Following Octavia Hill's principles of female residence managers, the company employed female rent collectors including Beatrice Potter (later Webb, co-founder of the London School of Economics) and Ella Pycroft. The company built a large number of dwellings in what is now the London Borough of Tower Hamlets, starting with Katharine Buildings in 1885.

===Four Per Cent Industrial Dwellings Company===

The Four Per Cent Company was founded by a group of Anglo-Jewish philanthropists in 1885, headed by the banker Nathan Rothschild, 1st Baron Rothschild. They built large residences across Spitalfields and Whitechapel, later branching out towards Hackney and South London, with a remit to provide (although not exclusively) for destitute Jews in the East End.

The company later renamed itself the Industrial Dwellings Society (1885) Ltd., and is today known as IDS.

===Other companies===
There were a large number of companies operating in the nineteenth century, particularly in London, around twenty-eight at the time of the Cross Act. Other names include the South London Dwellings Company (founded by Emma Cons), the Chelsea Park Dwellings Company, the National Dwellings Society, the City and Central Dwellings Company, the London Labourers' Dwellings Society (founded by William Alexander Greenhill), the Real Property Investment Association and later the Guinness Trust, Lewis Trust and Sutton Trust.

Outside of London, the Pilrig Model Dwellings Company and Edinburgh Co-Operative Building Company were active in Edinburgh, Scotland, building a number of what have come to be referred to as colony houses. Other companies, such as the Chester Cottage Improvement Company and the Newcastle upon Tyne Improved Industrial Dwellings Company built in specific areas only. Other buildings were erected by individuals, such as Hugh Jackson's New Court, in Camden Town, London, and Sir James Gowans' Rosebank Cottages in Edinburgh.

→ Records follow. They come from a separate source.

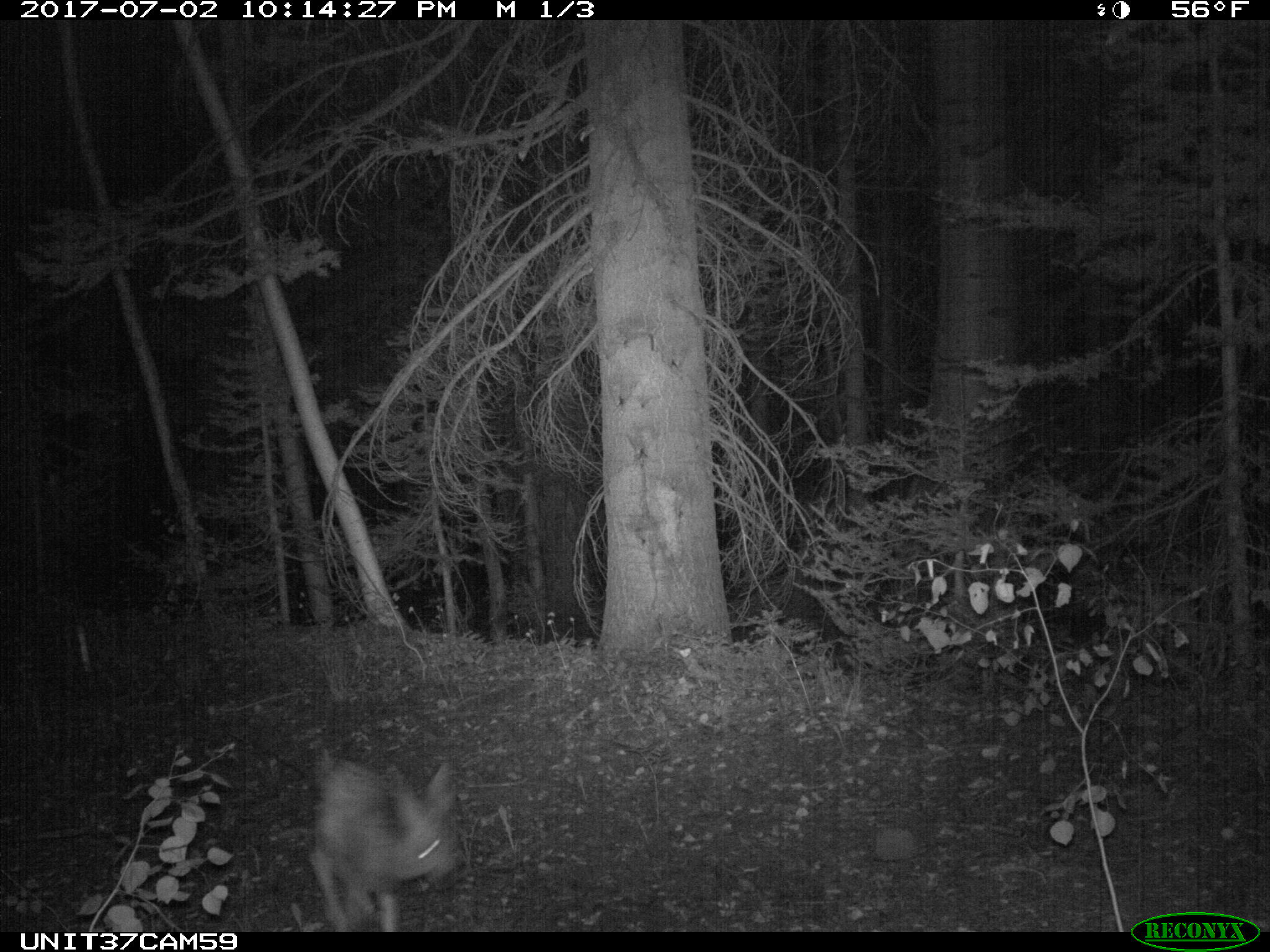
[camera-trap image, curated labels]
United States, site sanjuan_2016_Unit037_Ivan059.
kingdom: Animalia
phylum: Chordata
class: Mammalia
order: Artiodactyla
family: Cervidae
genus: Odocoileus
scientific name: Odocoileus hemionus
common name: mule deer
Odocoileus hemionus (mule deer).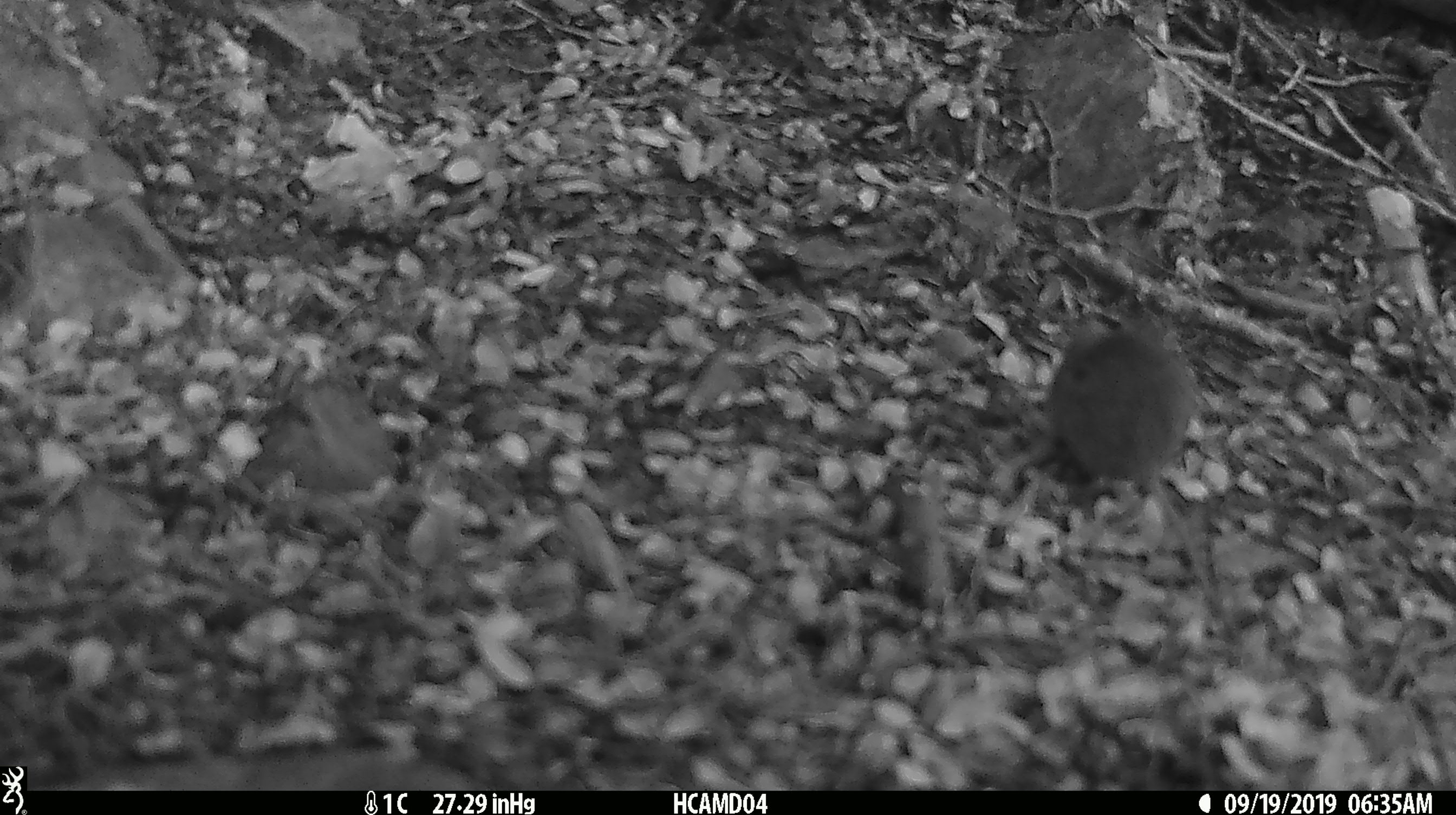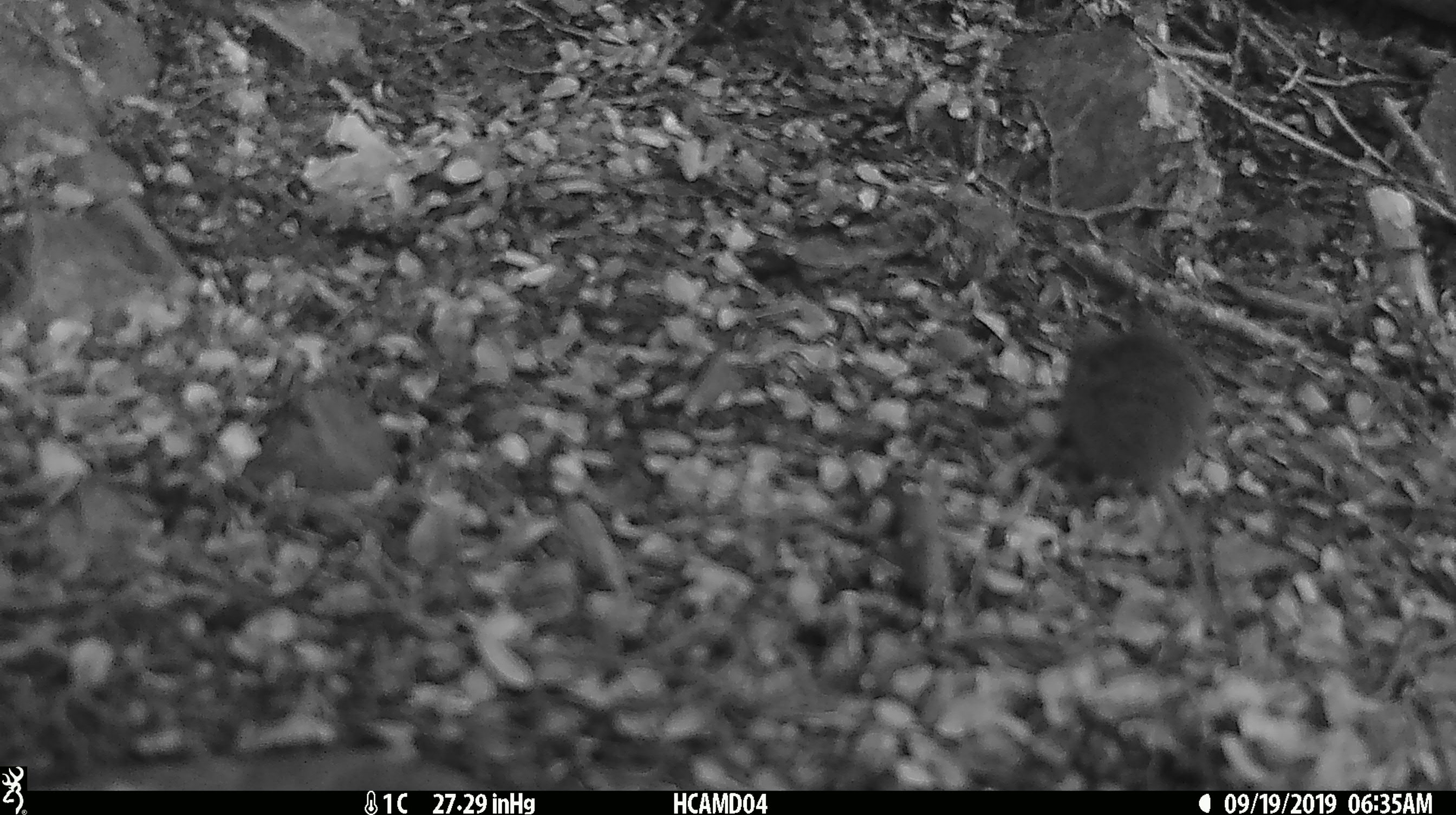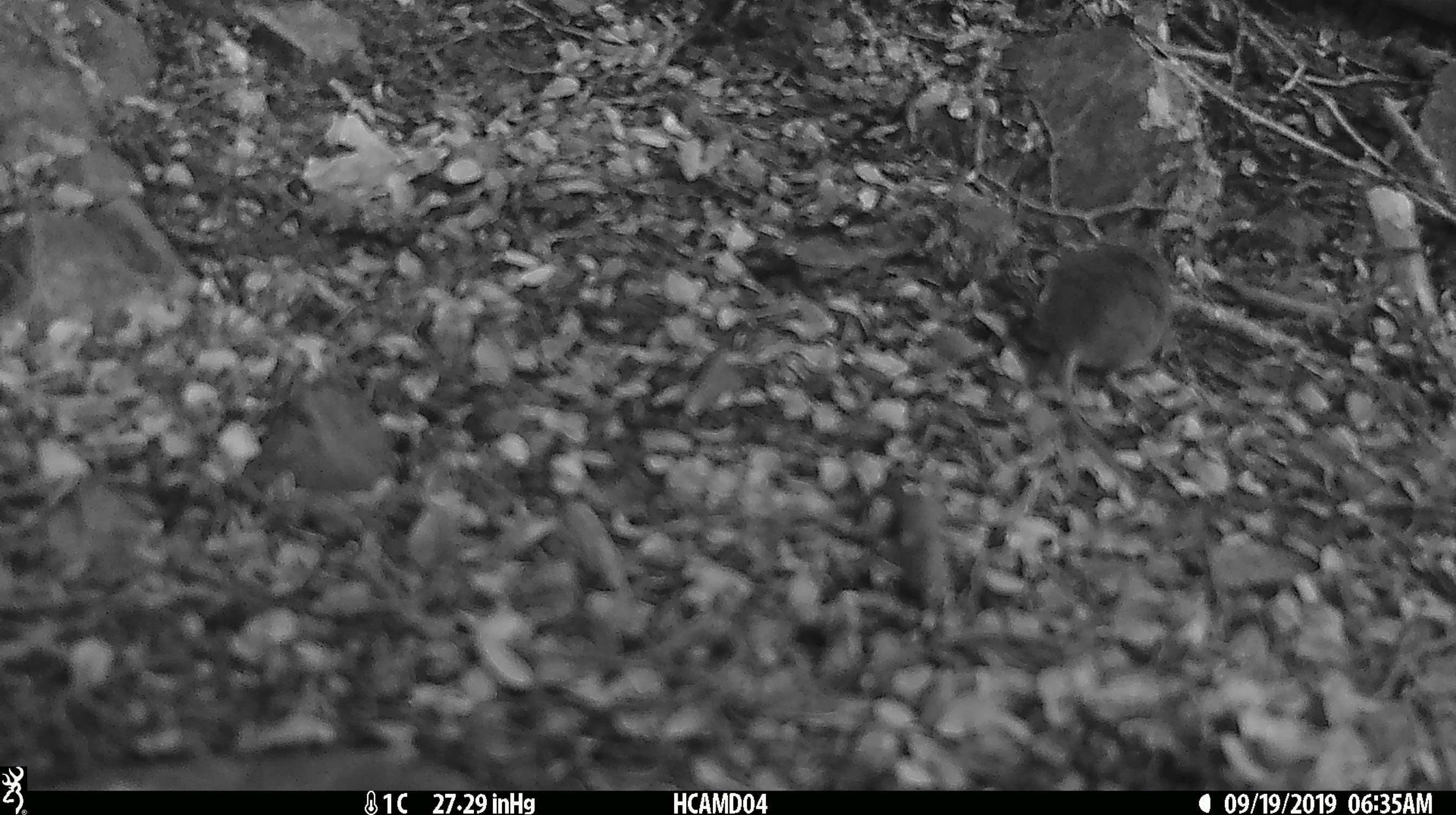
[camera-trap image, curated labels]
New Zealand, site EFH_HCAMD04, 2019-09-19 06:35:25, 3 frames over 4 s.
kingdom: Animalia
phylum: Chordata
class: Mammalia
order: Rodentia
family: Muridae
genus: Mus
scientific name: Mus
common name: mouse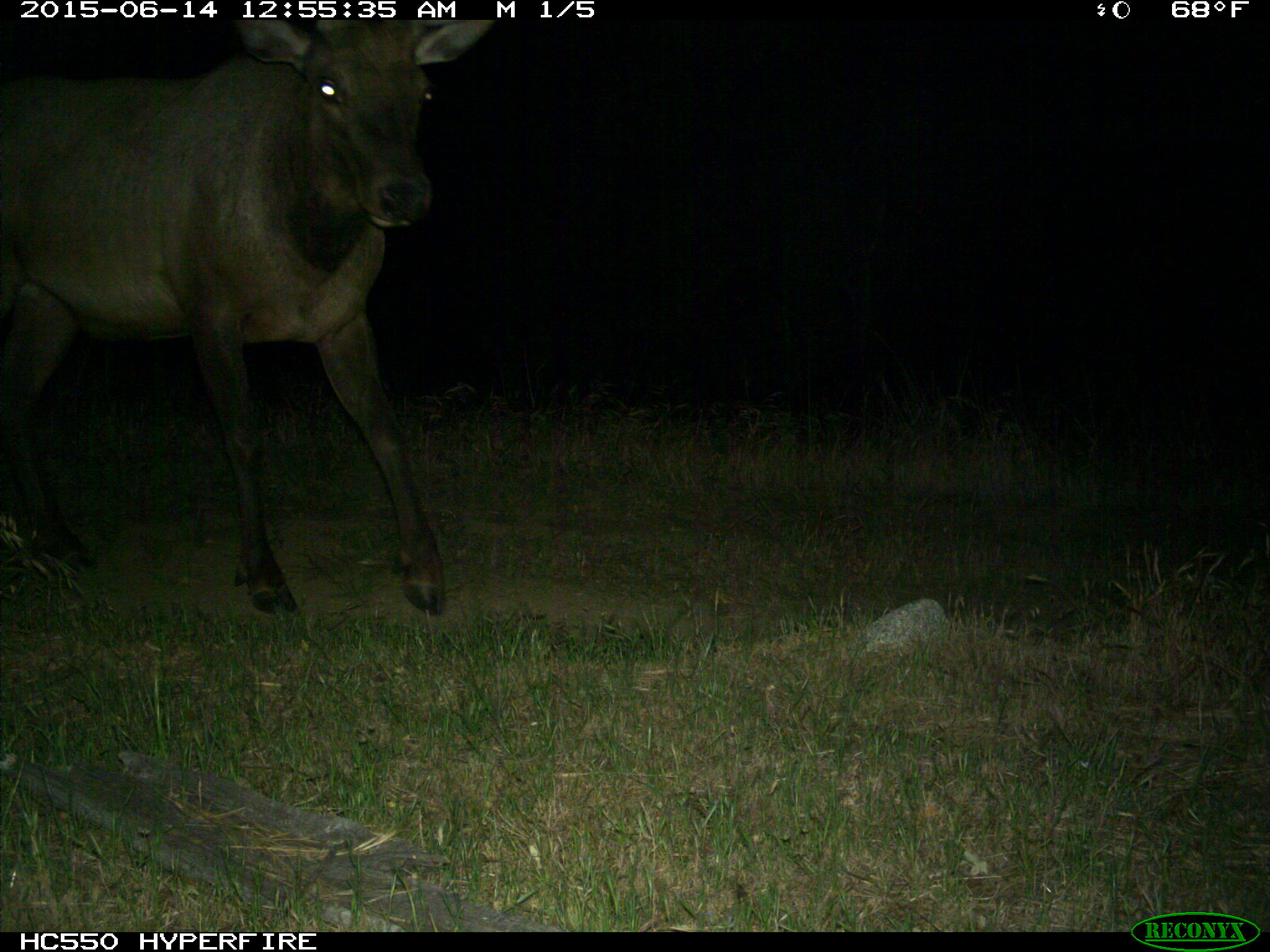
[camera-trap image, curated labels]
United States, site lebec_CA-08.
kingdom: Animalia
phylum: Chordata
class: Mammalia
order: Artiodactyla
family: Cervidae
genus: Cervus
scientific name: Cervus canadensis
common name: elk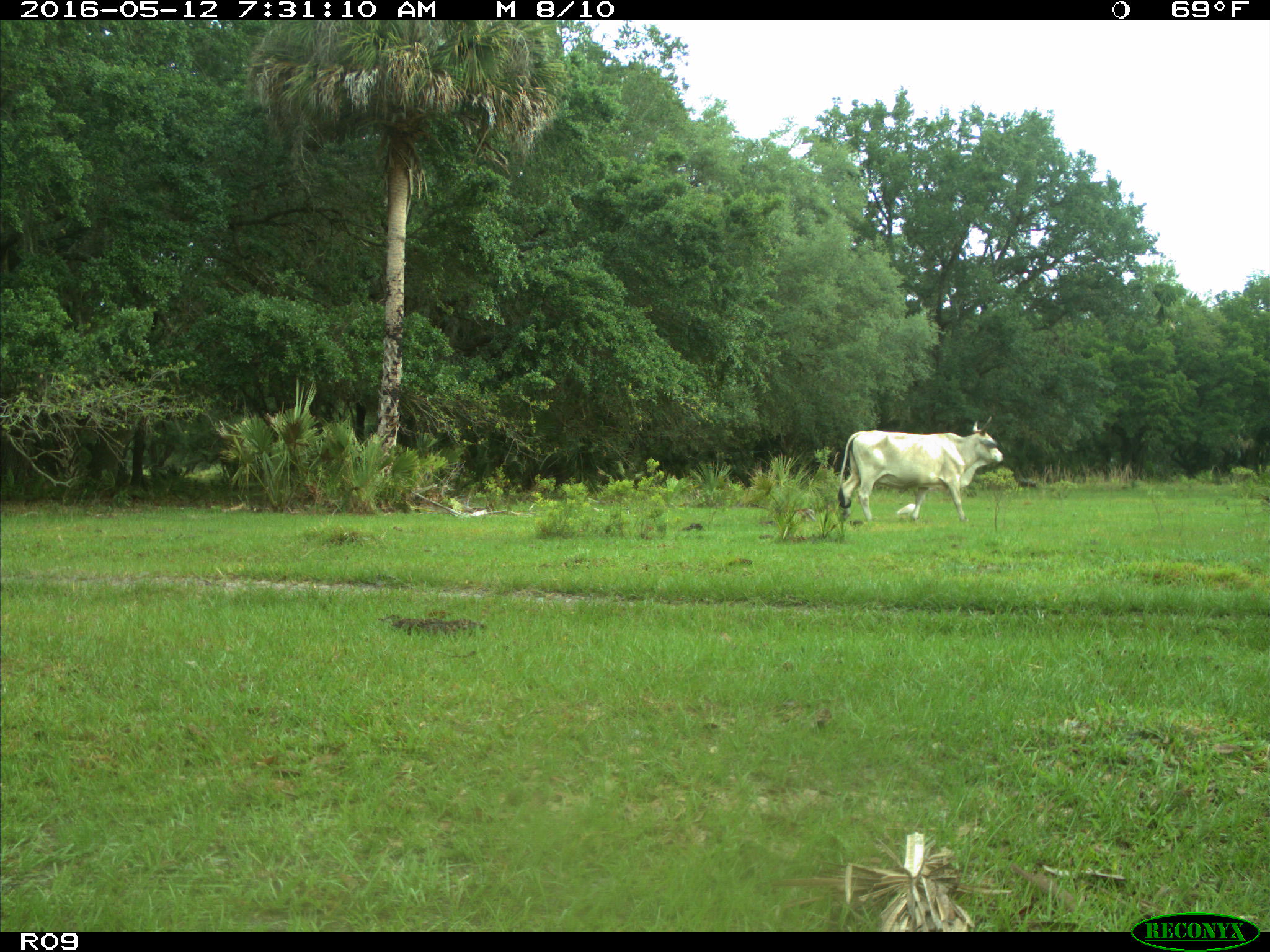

The Newcastle upon Tyne Improved Industrial Dwellings Company was set up by James Hall of Hall Brothers Steamship Company, Tynemouth, after visiting Sir Sydney Waterlow's establishment in London. It built 108 flats at Garth Heads between 1869 and 1878; the chairman, directors and shareholders were mostly prominent local businessmen. The company was wound up in 1968 and the buildings at Garth Heads are currently used for private student accommodation.

==Other schemes==

===Baroness Burdett Coutts===

Baroness Burdett-Coutts was a private philanthropist who gave to many and varied charitable endeavours. One of the most significant private inputs into the provision of working class housing was Columbia Square in Bethnal Green, a block estate completed in 1857. Architecturally, it was a precursor to the imposing Peabody Dwellings, having been designed by Peabody's architect, Henry Darbishire. The addition of a grand marketplace modelled on Saint Chapelle in Paris made the design distinct, but the project was seen overall as a failure, finally being demolished in 1960.

==Criticism and support==

===Contemporary===
The MDC movement was strongly supported by individuals like Lord Shaftesbury, who was president of the Artizan's Company for some time, for providing a plan to "completely alter for the better the domiciliary habits of the people of the metropolis". Others, such as Engels, criticised the movement as "Proudhonist", and a means of ensuring the longevity of capitalism through a process of embourgeoisement.

===Other===
In the twentieth century and beyond, opinions over the MDC movements have tended towards two positions. The first, adopted by free market economists, asserts that the financial success of some of these companies shows that they could have been a significant help to the poor, if their operation was not interrupted by the arrival of social housing in the form of London County Council estates. Others argue that the failure of MDCs to meet the needs of the very poorest demonstrates that they were a stepping stone towards the inevitable necessity of state intervention to solve the housing crisis.
MDCs have been particularly criticised for failing to provide for the very poorest of society, concentrating on the labour aristocracy, the upper strata of the working classes.